What programming languages does WordPress use? Part 2

In the first part of our two-part series on web programming languages used in WordPress, we discussed HTML, JavaScript, and PHP, three common programming languages used in WordPress. In this article, we’ll cover one final language WordPress uses, CSS.

CSS — cascading style sheets — is another essential language for the Web. CSS functions as a shortcut for any kind of styling and formatting. Using HTML only, you must specify every instance in which something changes. For example, HTML once offered a <font> tag to specify the font you’d use in a given section of text. Imagine how cumbersome it would be to change your font throughout your website with this method, though. If you have 200 pages on your website, you’d have to change the font tag on all 200 pages!

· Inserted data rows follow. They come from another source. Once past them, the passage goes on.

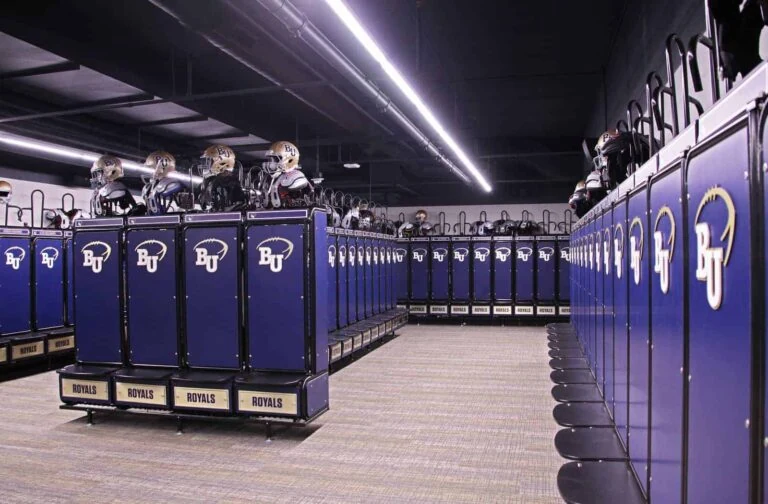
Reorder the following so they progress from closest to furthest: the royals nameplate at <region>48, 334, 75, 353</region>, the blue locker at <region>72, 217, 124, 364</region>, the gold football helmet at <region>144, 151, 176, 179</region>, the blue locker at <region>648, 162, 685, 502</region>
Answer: the blue locker at <region>648, 162, 685, 502</region> → the blue locker at <region>72, 217, 124, 364</region> → the gold football helmet at <region>144, 151, 176, 179</region> → the royals nameplate at <region>48, 334, 75, 353</region>

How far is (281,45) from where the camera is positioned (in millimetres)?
6547

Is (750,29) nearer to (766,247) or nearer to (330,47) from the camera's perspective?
(766,247)

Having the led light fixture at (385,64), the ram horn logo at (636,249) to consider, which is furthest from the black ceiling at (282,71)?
the ram horn logo at (636,249)

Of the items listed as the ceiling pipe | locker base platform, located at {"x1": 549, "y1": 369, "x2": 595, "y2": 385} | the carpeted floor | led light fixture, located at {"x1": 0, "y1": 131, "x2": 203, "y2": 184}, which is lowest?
the carpeted floor

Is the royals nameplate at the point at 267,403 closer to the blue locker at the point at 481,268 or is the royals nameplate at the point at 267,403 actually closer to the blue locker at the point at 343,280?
the blue locker at the point at 343,280

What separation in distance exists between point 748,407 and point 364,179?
14.9 metres

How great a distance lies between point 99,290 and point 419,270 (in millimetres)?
8178

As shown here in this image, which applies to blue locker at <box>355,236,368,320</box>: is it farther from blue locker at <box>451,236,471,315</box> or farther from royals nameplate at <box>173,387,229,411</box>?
royals nameplate at <box>173,387,229,411</box>

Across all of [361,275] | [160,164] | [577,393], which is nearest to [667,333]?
[577,393]

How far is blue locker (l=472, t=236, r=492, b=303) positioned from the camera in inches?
488

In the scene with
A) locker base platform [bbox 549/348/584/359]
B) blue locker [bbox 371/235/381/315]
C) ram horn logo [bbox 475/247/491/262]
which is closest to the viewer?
locker base platform [bbox 549/348/584/359]

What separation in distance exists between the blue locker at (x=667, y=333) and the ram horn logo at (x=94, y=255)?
4.95 metres

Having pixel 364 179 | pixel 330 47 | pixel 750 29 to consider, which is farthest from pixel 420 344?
Answer: pixel 750 29

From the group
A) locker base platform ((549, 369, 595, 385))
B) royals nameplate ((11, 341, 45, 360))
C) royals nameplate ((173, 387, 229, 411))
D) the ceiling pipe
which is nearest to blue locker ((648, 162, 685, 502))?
locker base platform ((549, 369, 595, 385))
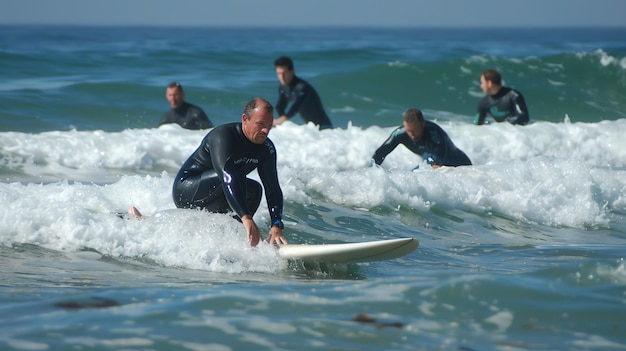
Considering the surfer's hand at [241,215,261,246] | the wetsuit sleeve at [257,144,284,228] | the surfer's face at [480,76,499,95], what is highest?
the surfer's face at [480,76,499,95]

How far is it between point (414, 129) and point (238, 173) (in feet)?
12.5

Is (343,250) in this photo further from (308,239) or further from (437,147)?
(437,147)

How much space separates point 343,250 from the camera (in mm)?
6379

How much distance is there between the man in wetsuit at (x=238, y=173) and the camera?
20.7 feet

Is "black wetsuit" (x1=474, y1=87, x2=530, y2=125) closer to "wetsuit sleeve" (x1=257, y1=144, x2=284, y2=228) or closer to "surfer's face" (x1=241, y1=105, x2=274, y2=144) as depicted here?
"wetsuit sleeve" (x1=257, y1=144, x2=284, y2=228)

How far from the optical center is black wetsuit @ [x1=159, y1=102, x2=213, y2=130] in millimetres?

That’s where CSS comes in. You can use CSS to designate fonts, colors, and even very complicated style settings and standardize them across your website. CSS uses three methods for doing so.

Applying CSS to HTML tags

The first method of applying CSS is to apply it to an HTML tag. For example, you can tell your website to make all heading 1 tags bold:

h1 {font-weight: bold;}

Since WordPress will embed your CSS file into each page of your site, this will make all heading 1 tags bold automatically. As you can see, like HTML, CSS uses sensical language so it’s pretty easy to figure out, although you’ll likely want to take a CSS tutorial if you’re planning to make regular edits to your CSS. Using the wrong syntax will cause your changes to fail.

Using classes or IDs for CSS

Additionally, CSS can be applied two other ways, with classes and IDs. They function similarly. You can apply a CSS class or ID to a specific section of your website and then specify CSS code to only apply to that specific class or ID.

Why is this useful? Let’s say you want to add special emphasis to certain text on your site, so you decide to make them bold. Later, you decide bold is a little too much and you’d rather use italics for that. Using HTML only, you’d have to find each instance of bold across your site and manually replace it with italics. With CSS, you can simply change the code for that class once and your entire website will automatically update at once.

The Customizer and CSS

In WordPress, the Customizer gives you an easy way to manage most styling on your website. You’ll want to take caution adding CSS on your own, because your CSS might conflict with the Customizer. If you add manual CSS, you’ll want to first ensure you’re specifying something that is not already available in the Customizer. Use the Customizer when possible to avoid these conflicts.